Last year, when the men's cross country team lined up for the start of the Heptagonal Championships, it was the odds-on favorite to capture the title and came away a disappointed third. This year the Crimson plays a different role--the underdog.
"We were heavy favorites last year and got beat. This year we're going down as underdogs, but with the knowldege that anything can happen," John Murphy, who earned all-Ivy credentials in this event last year, said yesterday.
Navy, undefeated in a dual meet this year, has been voted the number one team in the Heps--all the Ivy schools plus the military academies--for the last three weeks. The Midshipmen boast much of the same team that finished second to Princeton and just ahead of Harvard in the Heps last year.
Behind Navy, the next squad favored on paper is Cornell. The Big Red ran the IC4A's just last week, placing a strong eighth. Following those two, Penn, Columbia and Harvard come in one breath.
Although Harvard has suffered embarrassing, if not downright humiliating losses to three league teams (Cornell, Penn and Columbia), they all occurred in the first half of the season and on rugged courses, long on treacherous footing and short on the speedy stretches that many of Harvard's track specialists prefer.
For the first time, the Heps will be held at Van Cortlandt Park in New York City, because of the disrepair of the course. This year's site in Bethlehem, Pennsylvania should be more to the Crimson's liking. Saucon Valley Fields, Lehigh's home course and the location of the nationals in two weeks, offers plenty of free-running space, an arrangement that should not provide the problems of Van Cortlandt or Cornell's home course.

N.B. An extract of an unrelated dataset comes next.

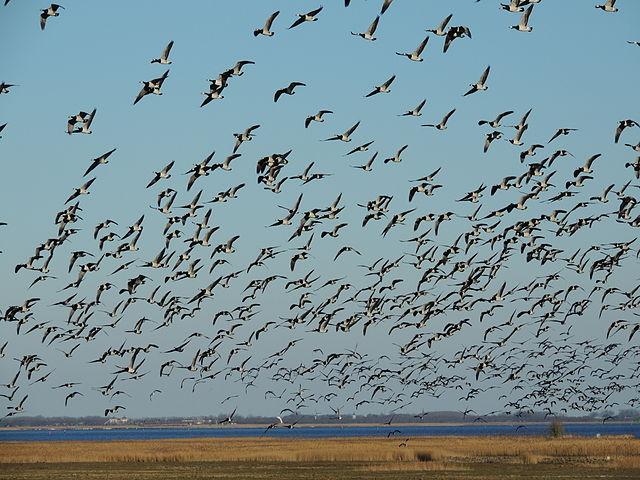 Fourteenth prize: Ezumakeeg, Lauwersmeer National Park, Netherlands | by Bayke de Vries (Baykedevries)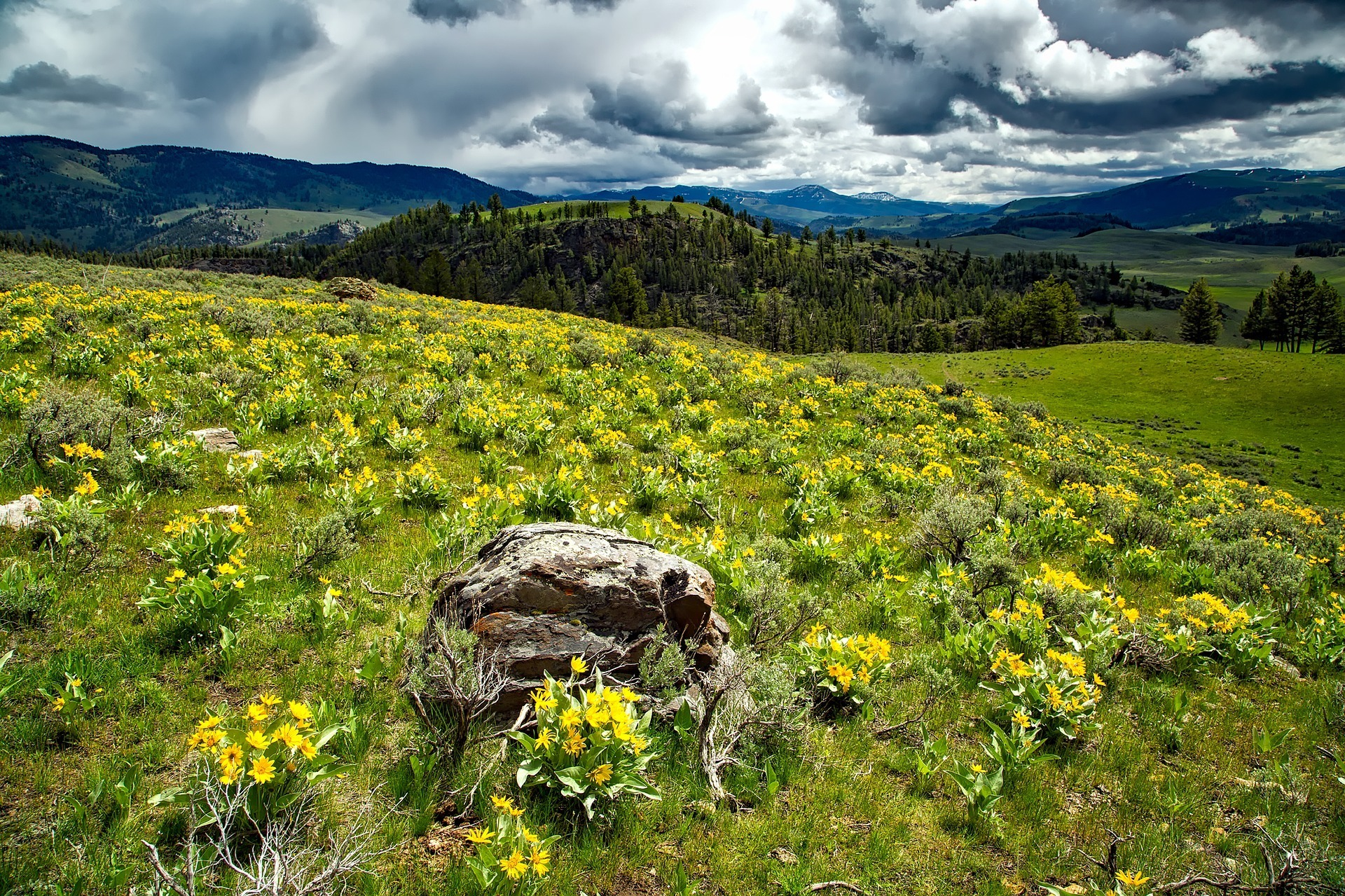 Home.fit best-parks-to-visit-in-spring-2 The 17 Best National Parks to Visit in the Spring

In addition, the men of Harvard are on the upswing. Last week they knocked off heavily favored Yale in the Big Three and the team is still riding the crest of that victory. "We were on a real emotional high last Friday that accounted for our spectacular running," coach Bill McCurdy said yesterday. "We have more confidence in our ability to go now."
"If we get three up there, and put two in not too far back--well, you never can tell," Captain Thad McNulty said.